▸ Do this
Recast the items as a Markdown table with the columns Row and Line Text. Start at the first line of the items and continue through the line containing "Answer: the white", numbering the rows and omitting blank lines and the pictures.

▸ Given information
>>>>>

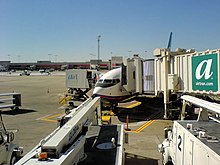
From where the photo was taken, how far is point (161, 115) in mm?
22781

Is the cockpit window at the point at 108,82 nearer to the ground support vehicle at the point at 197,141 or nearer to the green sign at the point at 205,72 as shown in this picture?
the green sign at the point at 205,72

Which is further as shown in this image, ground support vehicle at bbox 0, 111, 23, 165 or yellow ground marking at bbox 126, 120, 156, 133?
yellow ground marking at bbox 126, 120, 156, 133

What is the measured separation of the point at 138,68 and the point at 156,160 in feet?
35.8

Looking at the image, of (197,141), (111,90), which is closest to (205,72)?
(197,141)

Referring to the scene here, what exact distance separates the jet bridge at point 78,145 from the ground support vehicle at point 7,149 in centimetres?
300

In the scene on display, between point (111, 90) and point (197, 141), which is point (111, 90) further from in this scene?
point (197, 141)

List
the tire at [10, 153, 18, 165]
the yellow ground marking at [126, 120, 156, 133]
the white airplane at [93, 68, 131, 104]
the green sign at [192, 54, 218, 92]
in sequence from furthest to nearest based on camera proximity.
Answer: the white airplane at [93, 68, 131, 104], the yellow ground marking at [126, 120, 156, 133], the green sign at [192, 54, 218, 92], the tire at [10, 153, 18, 165]

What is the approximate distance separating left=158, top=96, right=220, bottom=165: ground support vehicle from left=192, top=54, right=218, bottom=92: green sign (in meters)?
3.39

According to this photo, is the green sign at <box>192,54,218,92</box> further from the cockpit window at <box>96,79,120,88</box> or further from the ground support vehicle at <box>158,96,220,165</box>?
the cockpit window at <box>96,79,120,88</box>

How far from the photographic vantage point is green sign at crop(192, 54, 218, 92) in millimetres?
11053

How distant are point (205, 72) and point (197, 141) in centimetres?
642

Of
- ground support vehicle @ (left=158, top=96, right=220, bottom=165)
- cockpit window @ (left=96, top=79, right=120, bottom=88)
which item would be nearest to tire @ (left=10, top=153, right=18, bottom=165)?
ground support vehicle @ (left=158, top=96, right=220, bottom=165)

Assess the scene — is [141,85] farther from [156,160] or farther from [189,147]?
[189,147]

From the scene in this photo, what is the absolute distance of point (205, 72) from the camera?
1190 centimetres
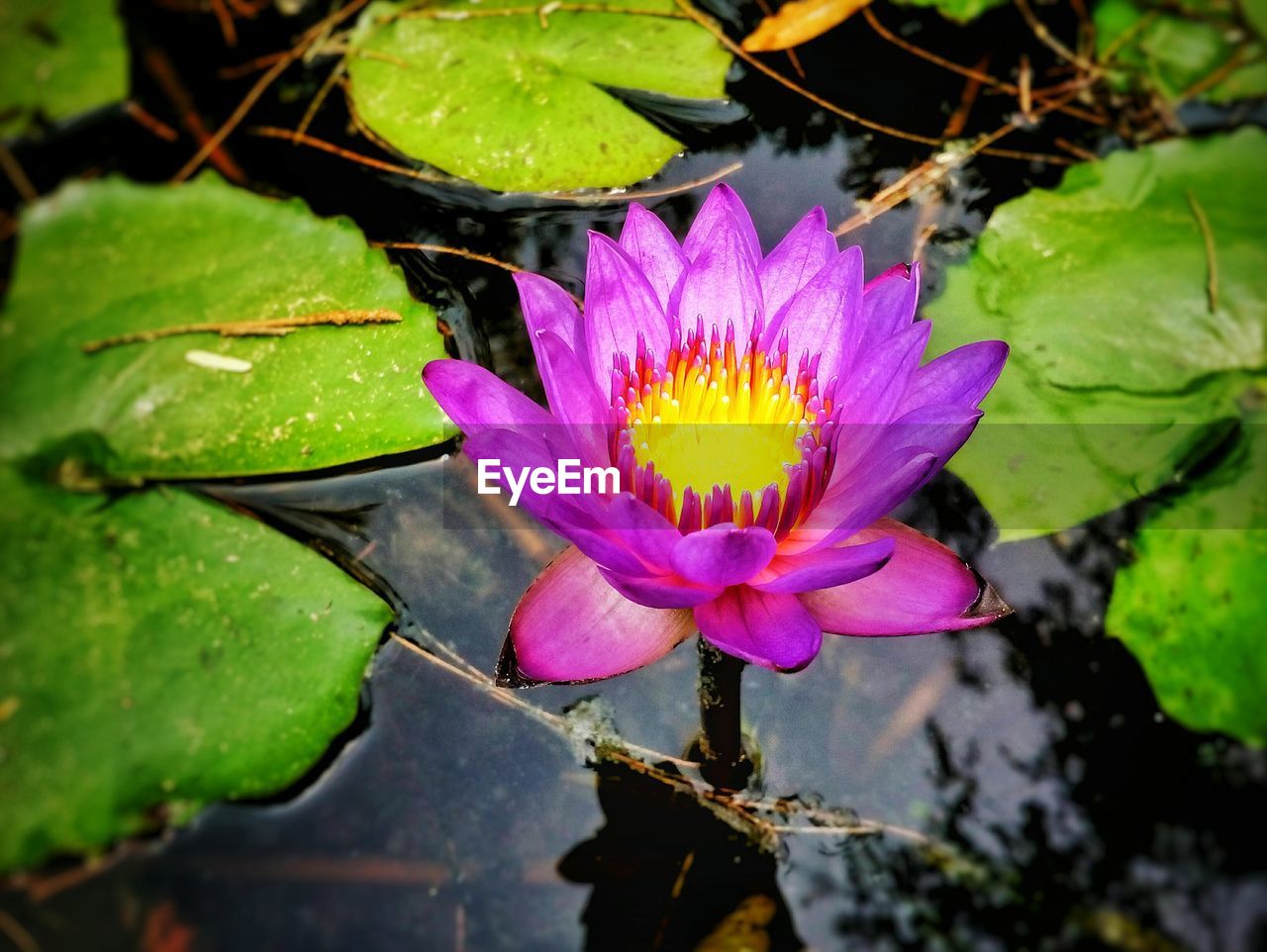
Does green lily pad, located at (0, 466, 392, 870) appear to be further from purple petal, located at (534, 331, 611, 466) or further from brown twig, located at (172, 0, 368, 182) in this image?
brown twig, located at (172, 0, 368, 182)

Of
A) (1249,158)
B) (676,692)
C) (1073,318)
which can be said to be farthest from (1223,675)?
(1249,158)

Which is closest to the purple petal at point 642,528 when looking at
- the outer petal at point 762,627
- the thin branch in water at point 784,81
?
the outer petal at point 762,627

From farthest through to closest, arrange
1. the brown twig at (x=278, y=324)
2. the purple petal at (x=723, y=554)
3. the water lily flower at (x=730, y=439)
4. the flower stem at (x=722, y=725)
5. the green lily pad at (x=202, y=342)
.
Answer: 1. the brown twig at (x=278, y=324)
2. the green lily pad at (x=202, y=342)
3. the flower stem at (x=722, y=725)
4. the water lily flower at (x=730, y=439)
5. the purple petal at (x=723, y=554)

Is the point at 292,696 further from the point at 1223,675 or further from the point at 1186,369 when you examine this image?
the point at 1186,369

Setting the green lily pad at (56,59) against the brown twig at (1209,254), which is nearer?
the brown twig at (1209,254)

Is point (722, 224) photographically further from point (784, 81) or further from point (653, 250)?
point (784, 81)

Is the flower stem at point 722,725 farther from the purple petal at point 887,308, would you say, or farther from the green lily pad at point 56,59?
the green lily pad at point 56,59
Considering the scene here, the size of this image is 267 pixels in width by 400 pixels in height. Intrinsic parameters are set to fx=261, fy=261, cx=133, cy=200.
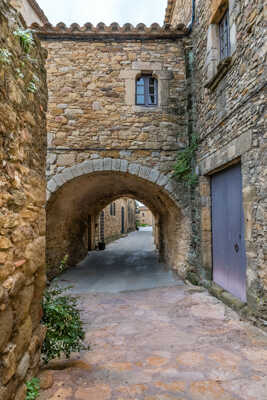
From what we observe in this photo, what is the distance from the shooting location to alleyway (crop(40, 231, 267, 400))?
198 centimetres

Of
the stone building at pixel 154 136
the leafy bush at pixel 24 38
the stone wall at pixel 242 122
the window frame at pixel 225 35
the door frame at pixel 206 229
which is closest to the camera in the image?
the leafy bush at pixel 24 38

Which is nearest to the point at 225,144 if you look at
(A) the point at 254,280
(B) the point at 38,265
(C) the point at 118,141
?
(A) the point at 254,280

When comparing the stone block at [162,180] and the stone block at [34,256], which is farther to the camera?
the stone block at [162,180]

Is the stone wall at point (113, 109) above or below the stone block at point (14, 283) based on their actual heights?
above

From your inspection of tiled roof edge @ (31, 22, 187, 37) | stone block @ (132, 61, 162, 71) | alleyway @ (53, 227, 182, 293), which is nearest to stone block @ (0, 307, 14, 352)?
alleyway @ (53, 227, 182, 293)

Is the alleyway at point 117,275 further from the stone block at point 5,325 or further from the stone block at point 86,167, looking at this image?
the stone block at point 5,325

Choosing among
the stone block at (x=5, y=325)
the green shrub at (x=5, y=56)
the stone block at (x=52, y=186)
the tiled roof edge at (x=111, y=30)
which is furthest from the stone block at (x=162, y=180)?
the stone block at (x=5, y=325)

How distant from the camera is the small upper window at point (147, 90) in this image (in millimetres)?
5836

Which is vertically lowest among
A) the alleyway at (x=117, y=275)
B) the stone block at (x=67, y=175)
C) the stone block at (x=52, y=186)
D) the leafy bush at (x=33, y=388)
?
the alleyway at (x=117, y=275)

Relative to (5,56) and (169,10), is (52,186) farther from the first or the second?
(169,10)

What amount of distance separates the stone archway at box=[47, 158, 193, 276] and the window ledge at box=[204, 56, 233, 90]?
6.32 feet

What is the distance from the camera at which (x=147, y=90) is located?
19.3 feet

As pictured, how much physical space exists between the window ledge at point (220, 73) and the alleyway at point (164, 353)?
11.7ft

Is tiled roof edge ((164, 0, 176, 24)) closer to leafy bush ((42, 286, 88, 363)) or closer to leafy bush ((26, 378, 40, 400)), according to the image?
leafy bush ((42, 286, 88, 363))
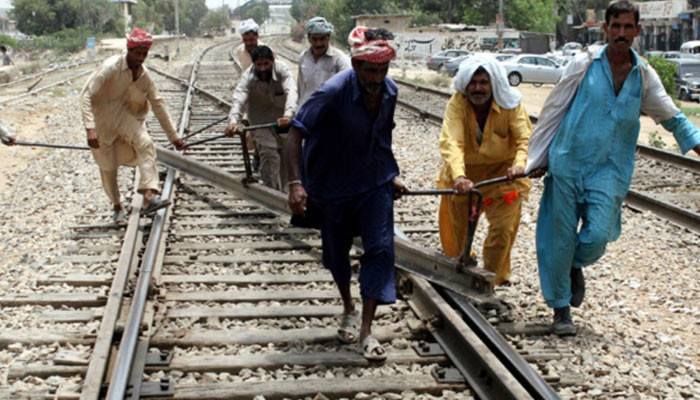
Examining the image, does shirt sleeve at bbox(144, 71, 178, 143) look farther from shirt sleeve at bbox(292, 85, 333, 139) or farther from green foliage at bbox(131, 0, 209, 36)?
green foliage at bbox(131, 0, 209, 36)

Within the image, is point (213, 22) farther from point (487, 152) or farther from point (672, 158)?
point (487, 152)

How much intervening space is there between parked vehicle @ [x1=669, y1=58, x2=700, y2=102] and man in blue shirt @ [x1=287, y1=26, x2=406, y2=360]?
86.8 feet

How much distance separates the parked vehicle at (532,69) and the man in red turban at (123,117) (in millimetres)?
26726

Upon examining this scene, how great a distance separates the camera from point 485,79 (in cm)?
526

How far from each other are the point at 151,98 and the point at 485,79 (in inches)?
139

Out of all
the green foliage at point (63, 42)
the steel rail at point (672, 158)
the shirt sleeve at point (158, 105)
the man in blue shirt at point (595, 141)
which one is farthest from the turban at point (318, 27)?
the green foliage at point (63, 42)

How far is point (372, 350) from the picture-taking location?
4.72 metres

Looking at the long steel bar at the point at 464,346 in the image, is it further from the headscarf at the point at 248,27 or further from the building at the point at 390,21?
the building at the point at 390,21

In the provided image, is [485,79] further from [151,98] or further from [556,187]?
[151,98]

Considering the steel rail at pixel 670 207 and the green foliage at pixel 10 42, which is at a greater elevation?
the green foliage at pixel 10 42

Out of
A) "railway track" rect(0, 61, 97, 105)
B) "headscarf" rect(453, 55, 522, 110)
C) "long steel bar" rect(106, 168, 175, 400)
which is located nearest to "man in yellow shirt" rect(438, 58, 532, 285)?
"headscarf" rect(453, 55, 522, 110)

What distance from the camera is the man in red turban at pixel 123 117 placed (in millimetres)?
7262

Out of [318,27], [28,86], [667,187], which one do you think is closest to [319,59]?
[318,27]

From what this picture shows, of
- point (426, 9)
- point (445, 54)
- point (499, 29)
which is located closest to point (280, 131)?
point (445, 54)
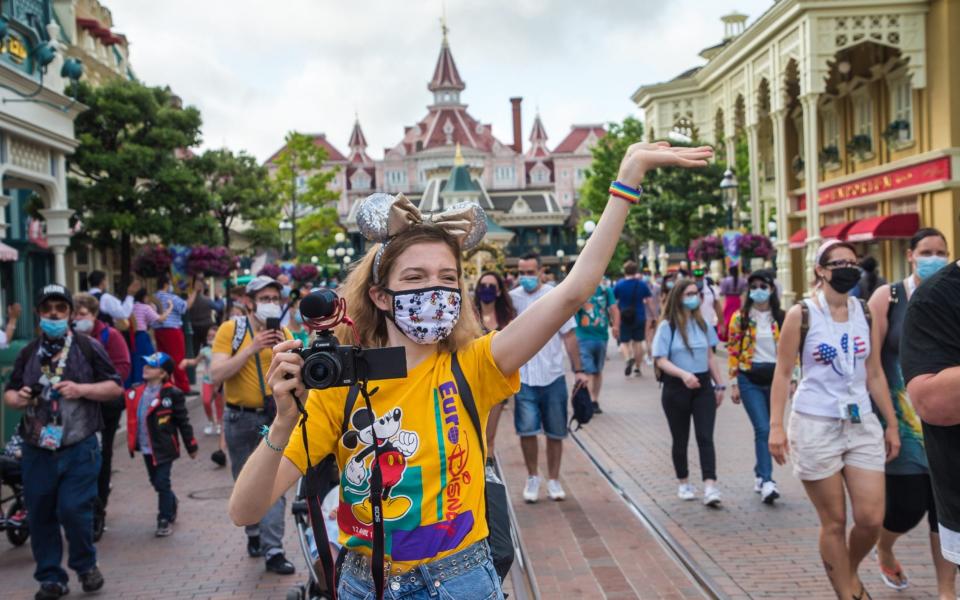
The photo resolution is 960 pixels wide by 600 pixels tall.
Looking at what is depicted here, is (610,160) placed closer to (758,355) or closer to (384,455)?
(758,355)

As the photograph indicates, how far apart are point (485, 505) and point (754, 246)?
2239 centimetres

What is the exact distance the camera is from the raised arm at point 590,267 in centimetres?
278

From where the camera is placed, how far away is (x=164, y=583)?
6.46 metres

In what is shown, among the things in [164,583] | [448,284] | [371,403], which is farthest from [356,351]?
[164,583]

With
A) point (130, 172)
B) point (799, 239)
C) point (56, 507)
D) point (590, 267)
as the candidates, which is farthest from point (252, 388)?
point (799, 239)

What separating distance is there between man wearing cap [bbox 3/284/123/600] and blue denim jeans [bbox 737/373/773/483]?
4.94 meters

<<<<<

▸ Answer to the problem
| Row | Line Text |
|---|---|
| 1 | From where the photo was taken, how far is point (161, 115) in mm? |
| 2 | 22781 |
| 3 | Is the cockpit window at the point at 108,82 nearer to the ground support vehicle at the point at 197,141 or nearer to the green sign at the point at 205,72 as shown in this picture? |
| 4 | the green sign at the point at 205,72 |
| 5 | Which is further as shown in this image, ground support vehicle at bbox 0, 111, 23, 165 or yellow ground marking at bbox 126, 120, 156, 133? |
| 6 | yellow ground marking at bbox 126, 120, 156, 133 |
| 7 | What is the measured separation of the point at 138,68 and the point at 156,160 in feet? |
| 8 | 35.8 |
| 9 | Looking at the image, of (197,141), (111,90), which is closest to (205,72)? |
| 10 | (197,141) |
| 11 | Referring to the scene here, what exact distance separates the jet bridge at point 78,145 from the ground support vehicle at point 7,149 in centimetres? |
| 12 | 300 |
| 13 | In the scene on display, between point (111, 90) and point (197, 141), which is point (111, 90) further from in this scene? |
| 14 | point (197, 141) |
| 15 | List |
| 16 | the tire at [10, 153, 18, 165] |
| 17 | the yellow ground marking at [126, 120, 156, 133] |
| 18 | the white airplane at [93, 68, 131, 104] |
| 19 | the green sign at [192, 54, 218, 92] |
| 20 | in sequence from furthest to nearest based on camera proximity. |
| 21 | Answer: the white airplane at [93, 68, 131, 104], the yellow ground marking at [126, 120, 156, 133], the green sign at [192, 54, 218, 92], the tire at [10, 153, 18, 165] |